Collected data:
=== Begin Enclosure ===
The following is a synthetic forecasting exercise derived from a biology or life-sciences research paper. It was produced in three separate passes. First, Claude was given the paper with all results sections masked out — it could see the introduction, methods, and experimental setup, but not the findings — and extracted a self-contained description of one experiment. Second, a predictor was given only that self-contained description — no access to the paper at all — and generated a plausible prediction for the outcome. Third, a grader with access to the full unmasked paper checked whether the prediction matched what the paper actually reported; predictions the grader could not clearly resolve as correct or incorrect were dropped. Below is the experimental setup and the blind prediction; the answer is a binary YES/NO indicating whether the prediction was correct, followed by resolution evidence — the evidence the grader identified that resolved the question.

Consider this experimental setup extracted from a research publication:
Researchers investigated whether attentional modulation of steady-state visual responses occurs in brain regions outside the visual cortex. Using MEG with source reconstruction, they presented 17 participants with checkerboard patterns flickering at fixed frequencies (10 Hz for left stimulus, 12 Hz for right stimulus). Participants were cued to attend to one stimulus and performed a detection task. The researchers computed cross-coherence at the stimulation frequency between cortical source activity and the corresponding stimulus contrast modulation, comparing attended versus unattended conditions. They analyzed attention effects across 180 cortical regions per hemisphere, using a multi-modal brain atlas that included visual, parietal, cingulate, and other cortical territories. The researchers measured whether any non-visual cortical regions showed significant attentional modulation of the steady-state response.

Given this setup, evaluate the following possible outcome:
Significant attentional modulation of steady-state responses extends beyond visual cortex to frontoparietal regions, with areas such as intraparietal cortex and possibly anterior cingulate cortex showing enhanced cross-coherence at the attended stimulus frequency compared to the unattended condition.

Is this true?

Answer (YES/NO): NO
=== End Enclosure ===
What you have to do: The data should be copied out in full, exactly as it reads.

Response to this task:
The following is a synthetic forecasting exercise derived from a biology or life-sciences research paper. It was produced in three separate passes. First, Claude was given the paper with all results sections masked out — it could see the introduction, methods, and experimental setup, but not the findings — and extracted a self-contained description of one experiment. Second, a predictor was given only that self-contained description — no access to the paper at all — and generated a plausible prediction for the outcome. Third, a grader with access to the full unmasked paper checked whether the prediction matched what the paper actually reported; predictions the grader could not clearly resolve as correct or incorrect were dropped. Below is the experimental setup and the blind prediction; the answer is a binary YES/NO indicating whether the prediction was correct, followed by resolution evidence — the evidence the grader identified that resolved the question.

Consider this experimental setup extracted from a research publication:
Researchers investigated whether attentional modulation of steady-state visual responses occurs in brain regions outside the visual cortex. Using MEG with source reconstruction, they presented 17 participants with checkerboard patterns flickering at fixed frequencies (10 Hz for left stimulus, 12 Hz for right stimulus). Participants were cued to attend to one stimulus and performed a detection task. The researchers computed cross-coherence at the stimulation frequency between cortical source activity and the corresponding stimulus contrast modulation, comparing attended versus unattended conditions. They analyzed attention effects across 180 cortical regions per hemisphere, using a multi-modal brain atlas that included visual, parietal, cingulate, and other cortical territories. The researchers measured whether any non-visual cortical regions showed significant attentional modulation of the steady-state response.

Given this setup, evaluate the following possible outcome:
Significant attentional modulation of steady-state responses extends beyond visual cortex to frontoparietal regions, with areas such as intraparietal cortex and possibly anterior cingulate cortex showing enhanced cross-coherence at the attended stimulus frequency compared to the unattended condition.

Is this true?

Answer (YES/NO): NO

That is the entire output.